→ **Document extract**:
James Bradley: OK, just a minute, in 2017 you got zero calls from major media, there’s no attempt. There’s no editorial that shows up anywhere. San Francisco, Houston, Austin, Spokane, Tuscaloosa, quoting Ray, or the VIPS and saying this is ********. It doesn’t happen at all in 2017?

Ray McGovern: Well, there’s one exception there, and that is when we presented our technical case to President Trump. Somebody in his retinue, apparently, said: “You mean this? You mean we can prove by technology that this is a hoax.”

And Trump ordered then CIA director Pompeo to talk to Bill Binney, the former NSA technical director, one of the brightest guys on the block. So what happens? Well, Pompeo waits months and then he invites Binney to a little session at the 7th floor of the CIA building, where I’ve spent a lot of years, and he said, so Mr. Binney, just so you know, the only reason that I invited you here was because the President instructed me to. Now, what do you have to say?

→ **Exercise tasks**:
a) List every city named in the interview excerpt.
b) Pick up the interview excerpt right after its final sentence and continue it.

→ **Saved entries**:
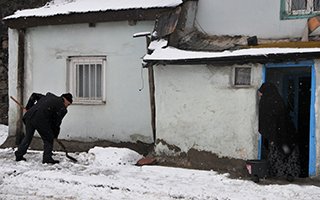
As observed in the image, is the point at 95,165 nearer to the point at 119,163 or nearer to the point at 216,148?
the point at 119,163

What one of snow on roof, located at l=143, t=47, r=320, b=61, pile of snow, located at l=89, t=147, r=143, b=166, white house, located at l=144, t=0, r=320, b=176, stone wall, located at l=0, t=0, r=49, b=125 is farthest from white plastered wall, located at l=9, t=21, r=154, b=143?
stone wall, located at l=0, t=0, r=49, b=125

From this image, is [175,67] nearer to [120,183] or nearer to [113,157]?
[113,157]

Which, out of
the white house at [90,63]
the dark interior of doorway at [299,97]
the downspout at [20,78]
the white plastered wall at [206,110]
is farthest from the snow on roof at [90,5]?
the dark interior of doorway at [299,97]

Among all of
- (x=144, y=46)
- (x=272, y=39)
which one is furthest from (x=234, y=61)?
(x=144, y=46)

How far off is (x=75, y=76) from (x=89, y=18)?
153 cm

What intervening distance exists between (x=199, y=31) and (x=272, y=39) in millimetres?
1673

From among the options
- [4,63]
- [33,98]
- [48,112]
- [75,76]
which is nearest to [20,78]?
[75,76]

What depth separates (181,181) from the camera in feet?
25.8

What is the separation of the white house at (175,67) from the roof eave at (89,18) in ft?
0.08

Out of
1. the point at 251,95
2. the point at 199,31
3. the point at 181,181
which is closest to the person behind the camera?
the point at 181,181

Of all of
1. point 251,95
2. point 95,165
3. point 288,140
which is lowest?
point 95,165

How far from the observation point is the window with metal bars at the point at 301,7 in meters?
8.99

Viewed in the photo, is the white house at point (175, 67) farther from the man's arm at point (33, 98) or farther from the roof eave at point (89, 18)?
the man's arm at point (33, 98)

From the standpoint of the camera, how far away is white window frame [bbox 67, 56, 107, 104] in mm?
11125
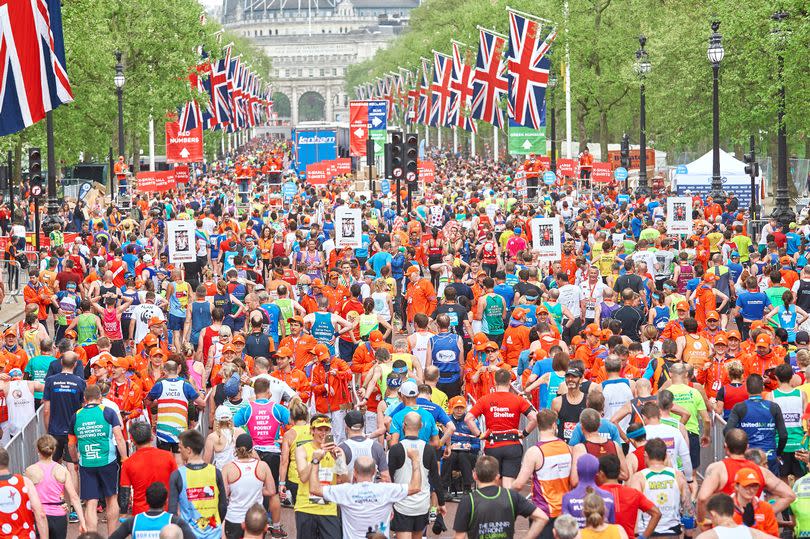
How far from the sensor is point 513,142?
4550 cm

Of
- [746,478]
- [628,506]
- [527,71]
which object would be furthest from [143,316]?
[527,71]

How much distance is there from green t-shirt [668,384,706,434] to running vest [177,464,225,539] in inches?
168

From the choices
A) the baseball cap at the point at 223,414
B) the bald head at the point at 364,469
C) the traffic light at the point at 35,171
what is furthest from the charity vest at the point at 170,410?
the traffic light at the point at 35,171

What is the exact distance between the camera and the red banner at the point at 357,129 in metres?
54.5

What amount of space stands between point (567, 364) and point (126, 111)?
153ft

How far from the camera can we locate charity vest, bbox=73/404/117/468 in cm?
1259

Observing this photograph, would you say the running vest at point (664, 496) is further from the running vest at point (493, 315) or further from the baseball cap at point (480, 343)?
the running vest at point (493, 315)

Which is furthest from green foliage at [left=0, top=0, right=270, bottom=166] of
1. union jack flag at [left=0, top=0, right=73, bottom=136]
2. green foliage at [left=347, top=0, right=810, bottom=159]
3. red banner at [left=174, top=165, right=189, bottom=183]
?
union jack flag at [left=0, top=0, right=73, bottom=136]

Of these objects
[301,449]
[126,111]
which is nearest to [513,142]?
[126,111]

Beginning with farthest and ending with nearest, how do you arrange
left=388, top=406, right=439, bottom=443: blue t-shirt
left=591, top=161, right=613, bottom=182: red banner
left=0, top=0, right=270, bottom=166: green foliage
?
left=0, top=0, right=270, bottom=166: green foliage < left=591, top=161, right=613, bottom=182: red banner < left=388, top=406, right=439, bottom=443: blue t-shirt

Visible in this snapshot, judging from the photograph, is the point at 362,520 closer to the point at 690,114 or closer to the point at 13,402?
the point at 13,402

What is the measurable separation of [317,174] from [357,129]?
338 inches

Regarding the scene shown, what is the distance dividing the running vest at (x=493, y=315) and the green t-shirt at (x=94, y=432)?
7.05 metres

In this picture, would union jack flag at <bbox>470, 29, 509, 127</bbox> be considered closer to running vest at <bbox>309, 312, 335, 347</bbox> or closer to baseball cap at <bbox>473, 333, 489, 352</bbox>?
running vest at <bbox>309, 312, 335, 347</bbox>
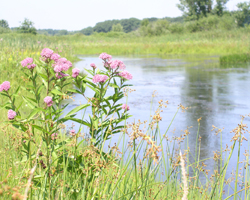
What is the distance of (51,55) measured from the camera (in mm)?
1910

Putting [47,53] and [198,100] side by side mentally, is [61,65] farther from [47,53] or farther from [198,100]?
[198,100]

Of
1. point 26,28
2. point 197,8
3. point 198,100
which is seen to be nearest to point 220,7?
point 197,8

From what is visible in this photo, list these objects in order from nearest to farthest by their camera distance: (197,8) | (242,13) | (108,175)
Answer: (108,175), (242,13), (197,8)

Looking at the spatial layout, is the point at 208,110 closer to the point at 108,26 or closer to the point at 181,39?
the point at 181,39

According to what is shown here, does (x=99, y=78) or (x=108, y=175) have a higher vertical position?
(x=99, y=78)

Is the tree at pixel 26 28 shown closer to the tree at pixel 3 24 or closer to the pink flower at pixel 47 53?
the tree at pixel 3 24

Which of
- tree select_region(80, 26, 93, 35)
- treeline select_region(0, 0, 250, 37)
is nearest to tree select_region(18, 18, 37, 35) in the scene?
treeline select_region(0, 0, 250, 37)

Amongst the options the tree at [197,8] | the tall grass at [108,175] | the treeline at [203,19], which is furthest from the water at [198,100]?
the tree at [197,8]

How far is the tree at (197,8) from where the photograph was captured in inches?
1487

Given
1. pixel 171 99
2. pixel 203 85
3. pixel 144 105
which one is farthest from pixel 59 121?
pixel 203 85

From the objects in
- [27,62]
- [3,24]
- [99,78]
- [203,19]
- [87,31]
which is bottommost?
[99,78]

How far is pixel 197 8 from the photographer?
38.5 metres

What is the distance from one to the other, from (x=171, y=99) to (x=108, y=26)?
86.1m

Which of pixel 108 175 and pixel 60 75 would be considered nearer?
pixel 108 175
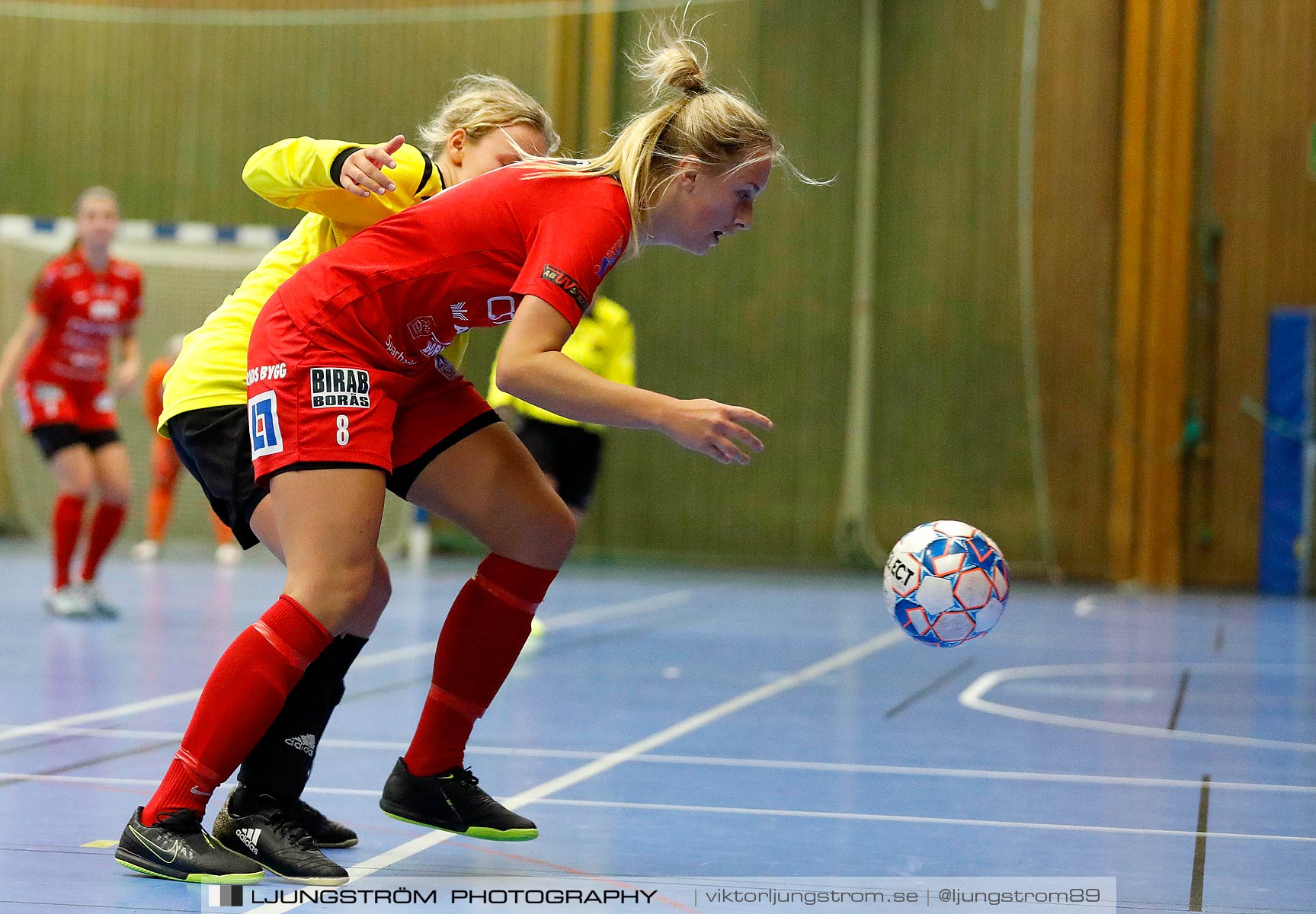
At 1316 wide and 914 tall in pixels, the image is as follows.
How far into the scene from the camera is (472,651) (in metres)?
2.90

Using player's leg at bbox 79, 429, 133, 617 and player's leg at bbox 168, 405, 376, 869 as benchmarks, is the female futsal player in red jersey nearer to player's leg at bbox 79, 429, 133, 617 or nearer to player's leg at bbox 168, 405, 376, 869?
player's leg at bbox 168, 405, 376, 869

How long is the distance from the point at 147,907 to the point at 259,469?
0.74m

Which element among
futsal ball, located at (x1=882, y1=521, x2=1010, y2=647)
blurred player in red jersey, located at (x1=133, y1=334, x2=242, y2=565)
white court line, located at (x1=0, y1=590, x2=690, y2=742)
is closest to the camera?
futsal ball, located at (x1=882, y1=521, x2=1010, y2=647)

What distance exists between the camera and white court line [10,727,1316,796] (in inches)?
147

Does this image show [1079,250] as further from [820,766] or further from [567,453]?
[820,766]

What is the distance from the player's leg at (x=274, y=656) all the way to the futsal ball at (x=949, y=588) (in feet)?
4.46

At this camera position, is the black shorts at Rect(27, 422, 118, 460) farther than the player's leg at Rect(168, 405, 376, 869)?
Yes

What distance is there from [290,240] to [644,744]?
179 cm

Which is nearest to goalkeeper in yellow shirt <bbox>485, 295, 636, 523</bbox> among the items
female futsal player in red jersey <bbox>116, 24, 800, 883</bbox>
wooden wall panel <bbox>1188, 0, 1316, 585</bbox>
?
female futsal player in red jersey <bbox>116, 24, 800, 883</bbox>

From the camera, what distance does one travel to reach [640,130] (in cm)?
258

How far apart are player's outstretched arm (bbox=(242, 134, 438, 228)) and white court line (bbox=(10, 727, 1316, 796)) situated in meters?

→ **Responses to the tasks**:
a) San Francisco, Houston, Austin, Spokane, Tuscaloosa

b)
Now you have to know Bill Binney to appreciate his response. He says, well, “your people are lying to you, the technology shows that they’re lying to you.” Pompeo himself didn’t understand the technology, but those people there with him did. But Pompeo couldn’t understand Bill Binney, he professed not to be able to and it’s not clear whether he ever reported back to President Trump.

Later, Binney was interviewed by James Risen and Risen tricked him by asking Binney who he voted for. Bill not being very sophisticated politically, said he voted for Trump, and Risen said gotcha and the whole thing went down the drain. They began calling us dupes of Russia and that’s all the publicity we got, so it’s in error to say we got no publicity, what we got was that and that’s about all we had to show.

I think Trump might have wanted to recognize us, but he showed himself not only dumb, but powerless in the face of what I call the deep state; the CIA, FBI, and Department of Justice. He couldn’t make them follow his instructions and that’s why we know so little about Russiagate.

James Bradley: So let’s finish with 2018. Is 2018-2019 the same? Just like what you just described 2017? Or are there breakthroughs? Did one brave newspaper start a McGovern series?

Ray McGovern: No, it was about the same.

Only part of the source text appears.